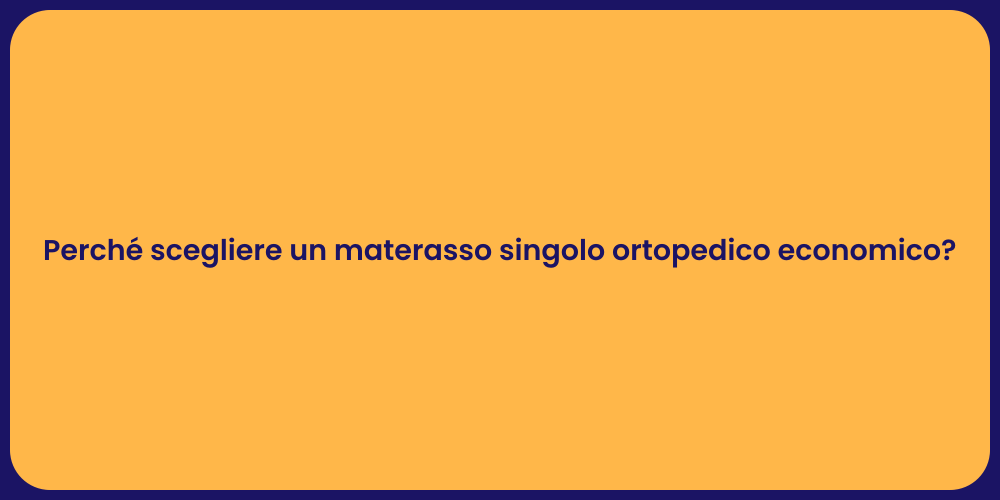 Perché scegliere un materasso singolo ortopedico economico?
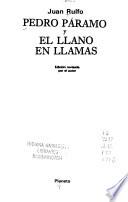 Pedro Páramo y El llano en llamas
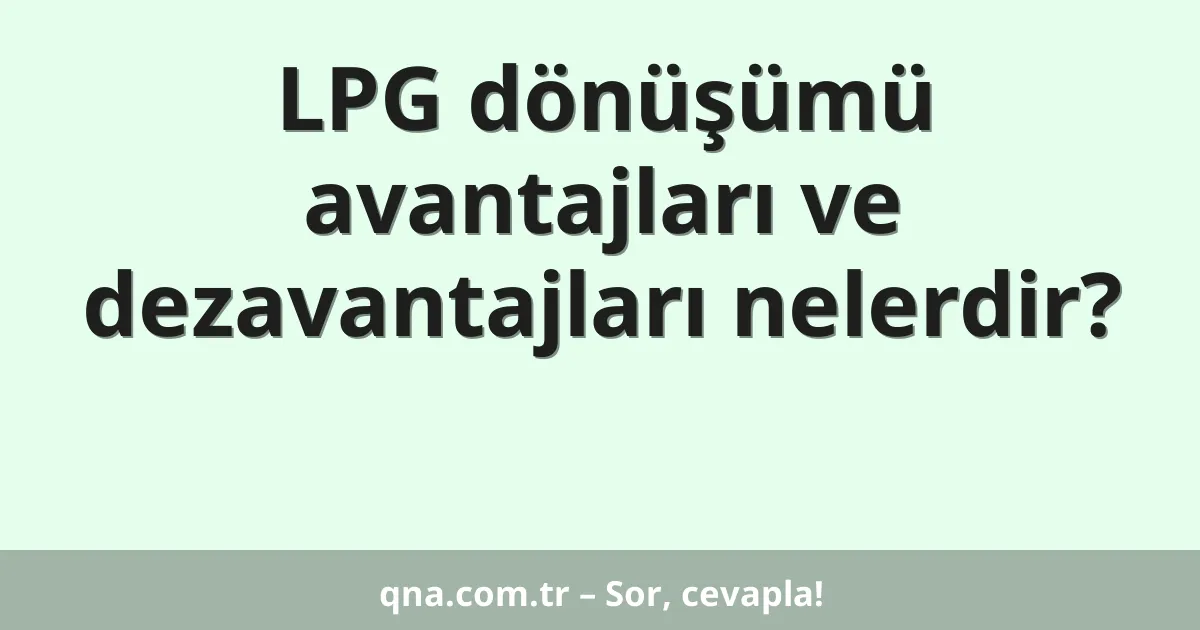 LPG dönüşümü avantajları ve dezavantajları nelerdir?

--

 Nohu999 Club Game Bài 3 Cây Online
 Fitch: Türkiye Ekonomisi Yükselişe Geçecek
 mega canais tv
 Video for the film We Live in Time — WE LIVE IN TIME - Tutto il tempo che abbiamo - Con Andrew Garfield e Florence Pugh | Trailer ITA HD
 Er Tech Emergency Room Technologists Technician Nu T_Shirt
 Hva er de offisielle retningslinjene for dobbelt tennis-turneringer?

* * *

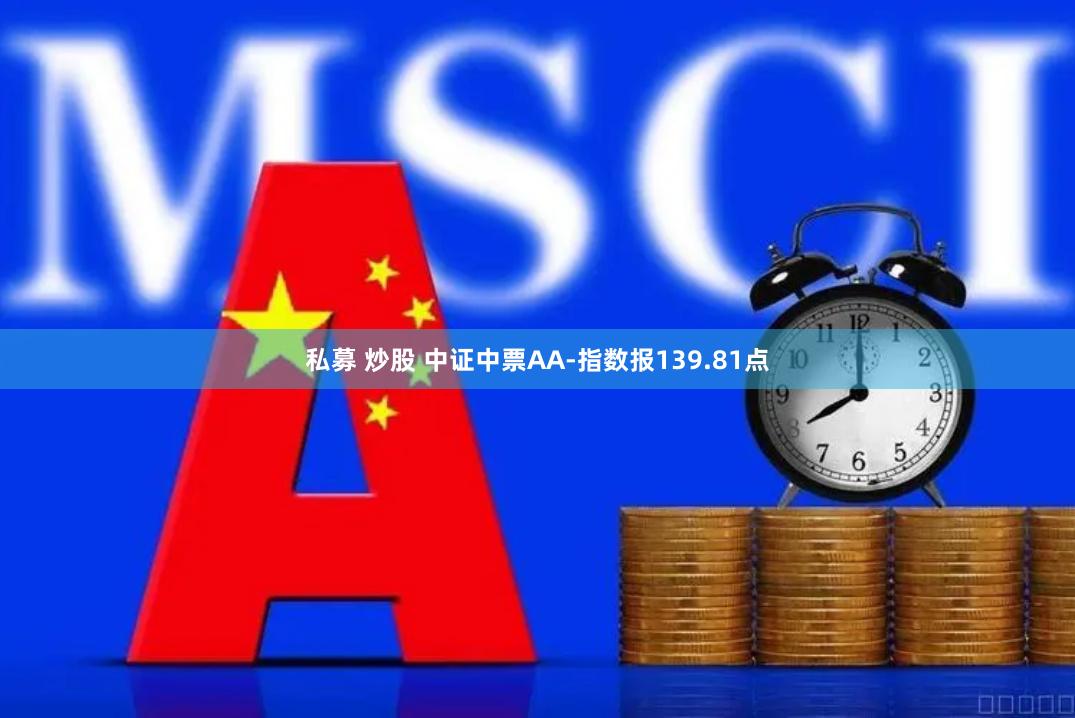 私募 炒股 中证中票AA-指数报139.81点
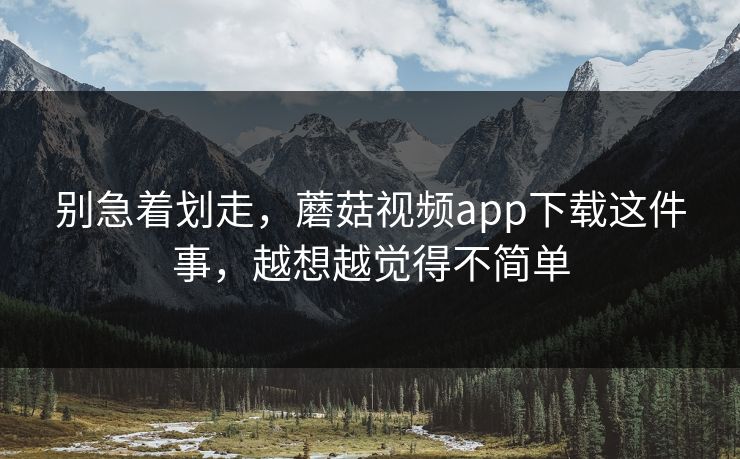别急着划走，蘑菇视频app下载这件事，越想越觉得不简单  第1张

◆ **Problem to work on**: Please reproduce word for word the records starting at the line that contains "Perché scegliere un" and ending at the line that contains "LPG dönüşümü avantajları", with both of those lines included. Leave the pictures out of your answer.

◆ **Exercise response**:
 Perché scegliere un materasso singolo ortopedico economico?
 Pedro Páramo y El llano en llamas
 LPG dönüşümü avantajları ve dezavantajları nelerdir?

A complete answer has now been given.